Whoever leaked the Labour Party draft manifesto obviously did it in order to try and damage the Labour Party as much as possible, but the plan has backfired because a lot of the policies it contains are exactly what the public want to see.
Renationalisation
Stuff like the renationalisation of the railways and Royal Mail are favoured by an overwhelming majority of the British public [source - YouGov]
Additionally only a minority of people who would argue against the plan to break up the profiteering energy companies in order to bring the natural monopolies of the transmission and distribution grids back into public ownership and establish at least one publicly owned energy company for each region. If this kind of energy strategy is good enough for Germany, why do we in the UK deserve less?
These policies obviously make sense because any profits the nationalised companies make would be reinvested in the nation, rather than siphoned off into private pockets.
Zero Hours Contracts
The idea of following New Zealand's lead and banning exploitative Zero Hours Contracts is also a good one that is universally popular across the political spectrum. 71% of Labour Party supporters would like to see them banned, but Tories are also more likely to support a ban than oppose it (by 46% - 35%) [source for stats - YouGov]
If New Zealand can ban unscrupulous employers from exploiting their workforce, then why can't the UK?
National Investment Bank
The Labour idea of a national investment bank is really good stuff, but for some reason the public remain unconvinced, which is odd because we accepted successive governments pouring more and more cash into the RBS black hole, but we're sceptical about a plan to create a bank that actually invests in public infrastructure and works like a sovereign wealth fund.
Instead of squandering their North Sea oil wealth on tax breaks for the rich and unemployment benefits for the millions of people they laid off like the Tories did, the Norwegians invested their North Sea oil bonanza in a sovereign wealth fund which is now the richest sovereign wealth fund on earth (not bad for a country with about the same population as Scotland!).

* **DATASET EXCERPT**:
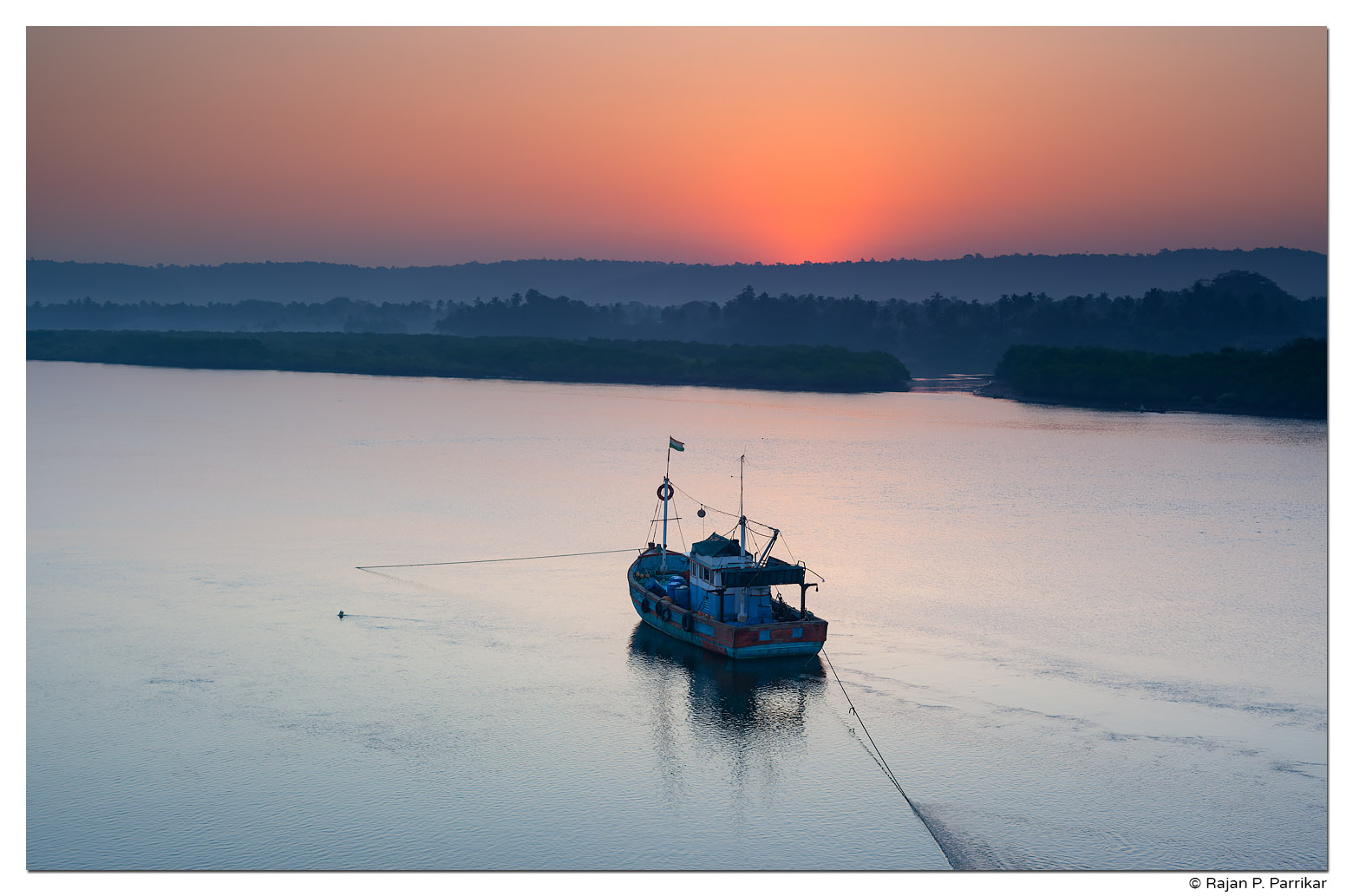 Sunrise in Siolim over Chapora river, Goa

* **PROBLEMS TO WORK ON**:
**A)** Answer these questions from the Labour manifesto piece:
(i) Which country's lead does it suggest following on Zero Hours Contracts?
(ii) What share of Labour Party supporters would like to see those contracts banned?
(iii) Into what did the Norwegians invest their North Sea oil bonanza?
**B)** Please reproduce the Labour manifesto piece word for word, everything from "Whoever leaked the" down to "UK deserve less?".

* **SOLUTIONS TO THE EXERCISE**:
**A)**
(i) New Zealand
(ii) 71%
(iii) A sovereign wealth fund

**B)**
Whoever leaked the Labour Party draft manifesto obviously did it in order to try and damage the Labour Party as much as possible, but the plan has backfired because a lot of the policies it contains are exactly what the public want to see.
Renationalisation
Stuff like the renationalisation of the railways and Royal Mail are favoured by an overwhelming majority of the British public [source - YouGov]
Additionally only a minority of people who would argue against the plan to break up the profiteering energy companies in order to bring the natural monopolies of the transmission and distribution grids back into public ownership and establish at least one publicly owned energy company for each region. If this kind of energy strategy is good enough for Germany, why do we in the UK deserve less?